Wenn Sie die maximale Geschwindigkeit Ihrer GPU nutzen, verändert sich, wie schnell Sie mit KI-generierten Inhalten iterieren. Ganz gleich, ob Sie komplexe Bild-Workflows ausführen oder Videostapel verarbeiten, die richtige GPU-Konfiguration wirkt sich direkt auf Ihre kreative Leistung aus.

Dieses Handbuch konzentriert sich auf praktische NVIDIA-Optimierung, VRAM-Management und PyTorch-Einstellungen, die die Wartezeit verkürzen und den Durchsatz erhöhen. Das erste Mal, dass ich es erwähne: Promptus mit ComfyUI macht fortgeschrittene knotenbasierte Workflows für Studios und Solo-Entwickler über eine einheitliche Oberfläche zugänglich.

Was du lernen wirst

- So stellen Sie VRAM-Modi auf der Grundlage Ihrer GPU-Speicherkapazität ein
- Welche Startflags verbessern die Rendergeschwindigkeit, ohne Abstürze zu verursachen
- So optimieren Sie Chargengröße und Auflösung für Ihre Hardware
- Wann sollte eine lokale GPU im Vergleich zum Cloud-Marketplace-Rendering verwendet werden?
- So beheben Sie häufig auftretende Leistungsengpässe mit spezifischen Fixes
- So überprüfen Sie, ob PyTorch und XFormers korrekt konfiguriert sind

Voraussetzungen

Bevor Sie beginnen, vergewissern Sie sich, dass Sie:

- NVIDIA-GPU mit mindestens 8 GB VRAM für Standard-Workflows, 12 GB oder mehr für Video
- Aktuelle NVIDIA-Treiber installiert, Game Ready oder Studio, je nach Kartentyp
- Promptus installiert, entweder Webinterface oder Desktop-App
- ComfyUI Manager ist über Promptus für die Paketverwaltung verfügbar
- Grundlegende Vertrautheit mit Auflösungs- und Chargengrößenkonzepten
- Ein geladenes Testmodell wie Stable Diffusion 1.5 oder Flux

Verstanden: Wenn Sie Windows kürzlich aktualisiert haben, überprüfen Sie, ob das Betriebssystem nicht automatisch generische Bildschirmtreiber über Ihre NVIDIA-Treiber installiert hat. Dies passiert häufig nach größeren Updates und führt zu unbemerkten Leistungseinbrüchen.

gpu settings in comfyui

Schrittweise Anleitung zur GPU-Konfiguration

Schritt 1: GPU-Einstellungen in Promptus aufrufen

Öffnen Sie Promptus und navigieren Sie zum Einstellungsfeld.
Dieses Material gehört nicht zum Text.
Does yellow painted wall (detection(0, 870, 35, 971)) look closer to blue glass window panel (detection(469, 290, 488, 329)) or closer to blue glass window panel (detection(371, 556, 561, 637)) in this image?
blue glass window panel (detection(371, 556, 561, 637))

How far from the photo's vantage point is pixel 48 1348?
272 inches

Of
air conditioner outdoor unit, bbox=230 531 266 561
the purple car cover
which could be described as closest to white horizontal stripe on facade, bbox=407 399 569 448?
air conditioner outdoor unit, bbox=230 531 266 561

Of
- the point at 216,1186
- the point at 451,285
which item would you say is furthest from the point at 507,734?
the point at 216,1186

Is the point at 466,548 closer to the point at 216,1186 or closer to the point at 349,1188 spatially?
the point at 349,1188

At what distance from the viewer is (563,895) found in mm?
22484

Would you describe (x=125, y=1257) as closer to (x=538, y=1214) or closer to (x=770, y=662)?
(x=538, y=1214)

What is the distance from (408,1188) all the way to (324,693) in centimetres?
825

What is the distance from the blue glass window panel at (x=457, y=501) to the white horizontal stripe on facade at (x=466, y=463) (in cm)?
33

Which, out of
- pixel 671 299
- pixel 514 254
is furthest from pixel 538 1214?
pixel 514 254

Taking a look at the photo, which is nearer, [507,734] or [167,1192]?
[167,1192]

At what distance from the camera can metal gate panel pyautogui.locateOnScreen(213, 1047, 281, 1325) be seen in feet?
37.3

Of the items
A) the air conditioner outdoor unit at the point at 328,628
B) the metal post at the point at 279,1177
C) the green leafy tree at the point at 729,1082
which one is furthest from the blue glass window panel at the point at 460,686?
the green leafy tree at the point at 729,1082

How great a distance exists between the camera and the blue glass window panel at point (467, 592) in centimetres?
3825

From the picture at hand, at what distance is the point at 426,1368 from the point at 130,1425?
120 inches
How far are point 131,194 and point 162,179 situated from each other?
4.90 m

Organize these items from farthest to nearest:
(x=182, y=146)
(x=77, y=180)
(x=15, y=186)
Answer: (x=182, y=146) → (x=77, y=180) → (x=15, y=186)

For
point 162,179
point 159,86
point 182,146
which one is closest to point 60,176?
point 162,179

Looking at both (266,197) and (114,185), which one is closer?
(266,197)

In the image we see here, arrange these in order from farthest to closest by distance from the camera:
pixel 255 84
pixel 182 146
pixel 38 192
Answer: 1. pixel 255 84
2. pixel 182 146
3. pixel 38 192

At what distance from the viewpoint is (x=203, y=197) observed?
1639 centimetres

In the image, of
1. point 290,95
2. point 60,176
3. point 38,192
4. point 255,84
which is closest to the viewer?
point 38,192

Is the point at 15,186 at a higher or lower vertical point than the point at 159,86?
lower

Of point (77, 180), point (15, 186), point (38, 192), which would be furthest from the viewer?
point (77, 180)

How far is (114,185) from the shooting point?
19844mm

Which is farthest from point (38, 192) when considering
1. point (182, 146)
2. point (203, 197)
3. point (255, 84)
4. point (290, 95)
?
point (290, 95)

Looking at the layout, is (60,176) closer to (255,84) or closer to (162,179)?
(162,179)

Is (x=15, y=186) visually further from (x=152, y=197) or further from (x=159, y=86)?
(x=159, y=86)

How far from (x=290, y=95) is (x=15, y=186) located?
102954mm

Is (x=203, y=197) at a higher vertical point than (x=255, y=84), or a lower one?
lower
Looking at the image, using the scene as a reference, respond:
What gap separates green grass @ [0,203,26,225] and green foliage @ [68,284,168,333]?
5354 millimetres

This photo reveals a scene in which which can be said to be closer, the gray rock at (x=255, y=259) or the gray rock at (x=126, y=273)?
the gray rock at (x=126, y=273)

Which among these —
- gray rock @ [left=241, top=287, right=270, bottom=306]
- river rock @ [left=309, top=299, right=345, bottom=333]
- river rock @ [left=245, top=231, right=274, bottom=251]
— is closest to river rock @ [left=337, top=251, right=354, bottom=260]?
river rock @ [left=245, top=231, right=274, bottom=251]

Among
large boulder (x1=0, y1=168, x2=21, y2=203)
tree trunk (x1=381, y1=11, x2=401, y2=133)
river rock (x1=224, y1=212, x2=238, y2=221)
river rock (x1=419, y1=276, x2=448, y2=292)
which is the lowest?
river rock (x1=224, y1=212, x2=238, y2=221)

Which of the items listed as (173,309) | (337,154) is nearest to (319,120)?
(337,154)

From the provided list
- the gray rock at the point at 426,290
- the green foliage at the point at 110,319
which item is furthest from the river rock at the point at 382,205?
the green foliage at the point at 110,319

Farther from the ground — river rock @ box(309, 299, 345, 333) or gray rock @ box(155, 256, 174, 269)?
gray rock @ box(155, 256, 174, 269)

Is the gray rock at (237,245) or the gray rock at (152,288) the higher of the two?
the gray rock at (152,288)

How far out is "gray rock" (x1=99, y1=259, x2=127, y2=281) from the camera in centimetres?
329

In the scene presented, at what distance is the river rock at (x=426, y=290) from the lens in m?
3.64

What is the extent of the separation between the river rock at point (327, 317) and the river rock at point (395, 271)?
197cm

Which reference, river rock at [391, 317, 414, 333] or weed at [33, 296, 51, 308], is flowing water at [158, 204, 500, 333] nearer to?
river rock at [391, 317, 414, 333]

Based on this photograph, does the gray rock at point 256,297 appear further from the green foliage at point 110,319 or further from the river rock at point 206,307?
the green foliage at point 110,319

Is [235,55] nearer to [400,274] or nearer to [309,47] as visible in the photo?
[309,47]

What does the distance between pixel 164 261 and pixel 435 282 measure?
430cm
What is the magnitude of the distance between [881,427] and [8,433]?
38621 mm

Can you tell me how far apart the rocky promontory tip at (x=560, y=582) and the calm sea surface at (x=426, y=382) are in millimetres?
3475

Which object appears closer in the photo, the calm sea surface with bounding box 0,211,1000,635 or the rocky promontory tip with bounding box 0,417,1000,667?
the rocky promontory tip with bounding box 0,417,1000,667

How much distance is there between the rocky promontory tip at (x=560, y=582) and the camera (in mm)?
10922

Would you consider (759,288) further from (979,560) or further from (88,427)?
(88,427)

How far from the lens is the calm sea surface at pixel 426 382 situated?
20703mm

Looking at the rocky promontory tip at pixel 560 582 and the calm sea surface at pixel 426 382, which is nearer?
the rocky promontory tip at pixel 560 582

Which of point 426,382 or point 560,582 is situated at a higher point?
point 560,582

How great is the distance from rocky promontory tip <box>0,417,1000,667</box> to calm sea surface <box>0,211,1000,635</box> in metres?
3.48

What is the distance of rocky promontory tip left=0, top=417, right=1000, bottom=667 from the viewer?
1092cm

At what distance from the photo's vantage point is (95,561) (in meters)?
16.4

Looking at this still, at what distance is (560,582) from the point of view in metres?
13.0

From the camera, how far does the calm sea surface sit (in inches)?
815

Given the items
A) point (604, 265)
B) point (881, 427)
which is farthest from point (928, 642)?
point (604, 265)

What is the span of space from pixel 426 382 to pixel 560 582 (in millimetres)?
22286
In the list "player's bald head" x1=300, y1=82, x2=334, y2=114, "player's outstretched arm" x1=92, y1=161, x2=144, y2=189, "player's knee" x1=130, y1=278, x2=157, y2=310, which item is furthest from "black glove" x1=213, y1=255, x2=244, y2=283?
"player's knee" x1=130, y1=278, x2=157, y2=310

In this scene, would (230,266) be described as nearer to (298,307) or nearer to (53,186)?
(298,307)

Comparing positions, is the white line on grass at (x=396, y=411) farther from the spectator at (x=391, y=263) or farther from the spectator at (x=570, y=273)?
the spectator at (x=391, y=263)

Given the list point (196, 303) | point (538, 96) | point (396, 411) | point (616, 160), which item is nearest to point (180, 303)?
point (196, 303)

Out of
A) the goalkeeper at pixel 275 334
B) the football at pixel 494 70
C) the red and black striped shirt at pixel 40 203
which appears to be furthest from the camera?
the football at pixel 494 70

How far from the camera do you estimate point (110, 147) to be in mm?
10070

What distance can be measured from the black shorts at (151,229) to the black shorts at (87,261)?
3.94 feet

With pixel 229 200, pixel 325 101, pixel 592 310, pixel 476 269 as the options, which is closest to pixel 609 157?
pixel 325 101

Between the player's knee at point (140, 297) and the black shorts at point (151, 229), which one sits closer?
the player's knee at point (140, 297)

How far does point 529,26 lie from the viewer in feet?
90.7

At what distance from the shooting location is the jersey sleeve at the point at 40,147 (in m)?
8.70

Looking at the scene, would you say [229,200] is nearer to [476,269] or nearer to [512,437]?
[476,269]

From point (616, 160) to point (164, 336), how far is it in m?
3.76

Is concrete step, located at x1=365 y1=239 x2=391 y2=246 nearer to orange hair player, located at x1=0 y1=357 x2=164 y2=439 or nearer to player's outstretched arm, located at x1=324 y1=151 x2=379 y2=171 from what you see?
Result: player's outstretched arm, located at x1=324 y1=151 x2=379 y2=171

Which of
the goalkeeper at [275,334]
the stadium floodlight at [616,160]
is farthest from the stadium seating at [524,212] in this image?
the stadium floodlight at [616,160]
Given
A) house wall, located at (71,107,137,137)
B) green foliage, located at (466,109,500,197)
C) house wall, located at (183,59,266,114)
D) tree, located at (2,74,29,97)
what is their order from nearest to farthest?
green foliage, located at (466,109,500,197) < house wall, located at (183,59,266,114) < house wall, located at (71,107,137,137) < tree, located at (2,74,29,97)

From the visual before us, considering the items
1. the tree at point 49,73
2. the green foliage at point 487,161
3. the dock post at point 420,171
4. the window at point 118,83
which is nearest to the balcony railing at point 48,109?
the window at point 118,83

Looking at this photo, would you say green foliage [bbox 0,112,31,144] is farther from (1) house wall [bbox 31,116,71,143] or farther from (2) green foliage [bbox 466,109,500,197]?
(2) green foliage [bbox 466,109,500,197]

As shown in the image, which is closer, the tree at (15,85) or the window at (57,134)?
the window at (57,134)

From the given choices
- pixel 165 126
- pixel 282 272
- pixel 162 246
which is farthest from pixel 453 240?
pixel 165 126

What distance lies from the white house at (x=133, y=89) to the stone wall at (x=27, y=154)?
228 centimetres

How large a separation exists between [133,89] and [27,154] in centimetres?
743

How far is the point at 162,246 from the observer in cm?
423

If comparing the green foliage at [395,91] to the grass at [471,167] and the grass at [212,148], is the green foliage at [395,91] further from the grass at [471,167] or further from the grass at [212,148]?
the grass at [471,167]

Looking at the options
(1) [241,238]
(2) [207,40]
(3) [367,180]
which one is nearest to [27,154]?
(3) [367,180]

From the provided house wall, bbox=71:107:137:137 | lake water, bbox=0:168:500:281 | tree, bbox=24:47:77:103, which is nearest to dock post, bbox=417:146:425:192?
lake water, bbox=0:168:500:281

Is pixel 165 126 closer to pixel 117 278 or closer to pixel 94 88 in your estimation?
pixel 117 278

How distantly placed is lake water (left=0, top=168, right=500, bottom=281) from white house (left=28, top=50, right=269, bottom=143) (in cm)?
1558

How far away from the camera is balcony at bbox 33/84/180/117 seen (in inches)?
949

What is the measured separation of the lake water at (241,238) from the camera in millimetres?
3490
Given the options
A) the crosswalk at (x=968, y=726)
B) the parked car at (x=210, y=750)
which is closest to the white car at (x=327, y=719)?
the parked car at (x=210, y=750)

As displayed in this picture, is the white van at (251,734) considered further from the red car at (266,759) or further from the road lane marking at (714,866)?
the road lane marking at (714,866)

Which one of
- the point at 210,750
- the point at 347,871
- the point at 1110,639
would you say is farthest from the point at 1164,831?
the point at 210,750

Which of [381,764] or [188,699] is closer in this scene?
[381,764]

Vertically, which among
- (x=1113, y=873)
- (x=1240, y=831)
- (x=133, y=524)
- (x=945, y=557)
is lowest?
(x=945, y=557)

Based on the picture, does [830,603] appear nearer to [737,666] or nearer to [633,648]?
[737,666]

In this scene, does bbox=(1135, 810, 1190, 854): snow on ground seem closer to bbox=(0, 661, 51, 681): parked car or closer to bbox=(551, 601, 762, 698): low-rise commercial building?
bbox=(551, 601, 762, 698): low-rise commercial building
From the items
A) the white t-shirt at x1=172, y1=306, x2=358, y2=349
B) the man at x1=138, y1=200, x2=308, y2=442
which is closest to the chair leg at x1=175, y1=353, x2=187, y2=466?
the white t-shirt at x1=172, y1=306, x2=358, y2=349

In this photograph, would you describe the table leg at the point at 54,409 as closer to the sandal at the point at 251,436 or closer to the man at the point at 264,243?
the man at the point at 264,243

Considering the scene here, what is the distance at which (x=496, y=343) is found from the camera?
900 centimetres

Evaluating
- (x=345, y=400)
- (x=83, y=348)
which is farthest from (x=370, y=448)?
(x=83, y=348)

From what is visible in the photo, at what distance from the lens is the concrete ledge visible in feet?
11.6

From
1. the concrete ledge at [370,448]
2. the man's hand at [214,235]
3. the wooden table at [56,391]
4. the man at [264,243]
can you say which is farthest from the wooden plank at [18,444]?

Klicken Sie in der Weboberfläche oben rechts auf das Zahnradsymbol. Gehen Sie in der Desktop-App zu Einstellungen und dann zu GPU-Konfiguration. Es werden Optionen für den VRAM-Modus, die Startflags und die Geräteauswahl angezeigt.

Schritt 2: Wählen Sie Ihren VRAM-Modus basierend auf der Hardware

Wenn Ihre GPU über 12 GB oder mehr VRAM verfügt, wählen Sie den Highvram-Modus. Dadurch werden größere Teile der Modelldaten vorab in den Videospeicher geladen, wodurch Swap-Operationen während der Generierung reduziert werden. Sie werden eine schnellere Iteration feststellen, insbesondere bei Flux und mehrstufigen Video-Workflows.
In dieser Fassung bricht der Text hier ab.